I did not know at that time how close I had come to death. I was only to learn about that later. So, to be truthful, I was not constantly filled with gratitude. While I would be able in an occasional moment to feel the simple pleasures of life, mostly my days were filled with pain, dread, fear, anxiety, and the constant wish to have my life back. I felt as if I had no life. I thought it, and said it so often, “I want my life back.” It seemed as if there was nothing I could do for myself, and anything I attempted to do resulted in more pain and suffering. My hands were useless. I could not hold a fork or a toothbrush; I could not wash myself, dress myself, or wipe myself. I felt hopeless and life seemed pointless.

We can guarantee ourselves suffering when we cling to a desire for things to be different than they are. We can practically define suffering by saying that it is clinging to that desire. Things are not different than they are. They are as they are. Wanting things to change is not the same as putting out the effort and determination to bring about change.

I knew from my years of introspective practice, that what I was experiencing were thoughts and feelings, and those thoughts and feelings were powerful, sometimes overwhelmingly so. So many mornings I woke up with the belief/hope that it had all been a dream and I was now back in my real life. Then I would stand up on my unsteady legs or try to use my painful hands and realize that this was no dream, a nightmare perhaps, but not a dream. This was now my life.

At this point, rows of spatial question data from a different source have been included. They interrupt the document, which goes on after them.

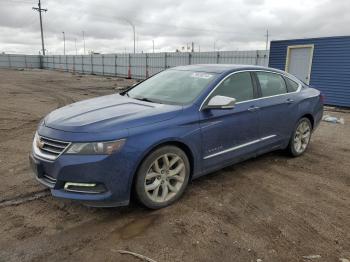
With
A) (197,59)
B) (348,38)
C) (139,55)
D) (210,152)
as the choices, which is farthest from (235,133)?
(139,55)

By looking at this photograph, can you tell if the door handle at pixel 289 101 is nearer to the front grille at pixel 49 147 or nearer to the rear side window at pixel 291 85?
the rear side window at pixel 291 85

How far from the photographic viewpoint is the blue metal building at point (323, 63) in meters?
12.3

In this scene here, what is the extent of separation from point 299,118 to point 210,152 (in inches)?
90.5

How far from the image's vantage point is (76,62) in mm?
44656

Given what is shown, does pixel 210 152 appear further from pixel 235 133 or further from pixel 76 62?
pixel 76 62

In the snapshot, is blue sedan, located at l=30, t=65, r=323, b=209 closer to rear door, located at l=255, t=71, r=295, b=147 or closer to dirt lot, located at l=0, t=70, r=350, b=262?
rear door, located at l=255, t=71, r=295, b=147

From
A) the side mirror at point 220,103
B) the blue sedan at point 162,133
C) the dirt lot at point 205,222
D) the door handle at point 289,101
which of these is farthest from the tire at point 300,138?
the side mirror at point 220,103

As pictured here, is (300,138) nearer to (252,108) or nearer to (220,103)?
(252,108)

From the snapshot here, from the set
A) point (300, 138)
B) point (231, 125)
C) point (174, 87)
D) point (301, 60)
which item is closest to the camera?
A: point (231, 125)

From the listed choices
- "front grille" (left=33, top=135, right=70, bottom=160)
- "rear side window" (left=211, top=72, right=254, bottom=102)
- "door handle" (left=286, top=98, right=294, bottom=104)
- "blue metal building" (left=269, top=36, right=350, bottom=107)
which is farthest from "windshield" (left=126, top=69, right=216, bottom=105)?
"blue metal building" (left=269, top=36, right=350, bottom=107)

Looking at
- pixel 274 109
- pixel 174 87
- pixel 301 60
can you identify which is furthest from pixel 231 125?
pixel 301 60

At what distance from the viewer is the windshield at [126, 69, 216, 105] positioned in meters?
4.12

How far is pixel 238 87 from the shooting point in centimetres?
455

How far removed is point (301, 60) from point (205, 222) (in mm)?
11908
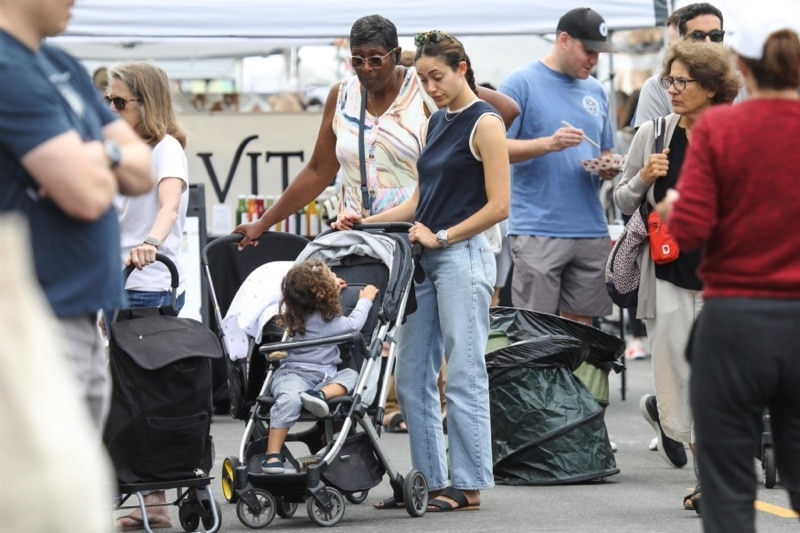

One day, in a moment of deep despair, Susanna, who was going through the same kind of experience as I, said, “Now I can see that there are things worse than death. My beautiful life is gone. This life is horrible. It would have been better if we had died in the crash.” I understood how she felt although I never quite reached the point of wishing I had died.

This was the most depressing, heartbreaking period of my life. There seemed to be no way out of the gloom. Perhaps that was the worst of it, the feeling that there was no way out. In the past, when there were difficult times, I was always able to find a solution. This was different. I had been seriously injured, and I was living with the consequences. I felt weak and broken. My vision, usually spacious and optimistic, had been narrowed and I could not see a broader picture. Susanna and I were living with physical pain and the suffering of witnessing each other’s pain. She was hurting and devastated, and during this time I rarely found a way to help either of us. Often, at the end of a day, the best I could offer was, “Well, we made it through another day.” It did not feel particularly positive, but in certain circumstances, survival is a triumph.

Like all phenomena, feelings that arise fade away. Thankfully, for the sake of our equanimity, we could acknowledge that we were extraordinarily fortunate. It seemed odd to have been so unfortunate, yet, at the same time, so fortunate. It was miraculous that I was alive, and that Susanna could walk. A split second, or a centimeter one way or another, could have yielded a disastrous result. Our doctors told us that the possibility of recovery, though far off in the distance, was real, and that did make a monumental difference.

Since the accident I have focused primarily, but not exclusively, on my recovery. One special exception was the morning of April 14, when I returned to teach at the Community Meditation Center, the spiritual home I had founded in 2008. At the suggestion of several CMC board members, I entered the building through a side door so that people would not “be all over me.” When I was introduced, I walked smoothly and briskly to the front of the room, leaped (with a prayer) up onto the platform, and was greeted by the huge crowd with a standing, cheering, and tearing ovation. The more they cheered, the more I teared. It was an indescribable moment.

We admire survivors. We need survivors and those who have overcome the odds. The greater the odds they have overcome, the more we want to see them, to touch them, to hear their stories. We need to know it can be done. That is what I was that day and ever since. I had done it. I had survived.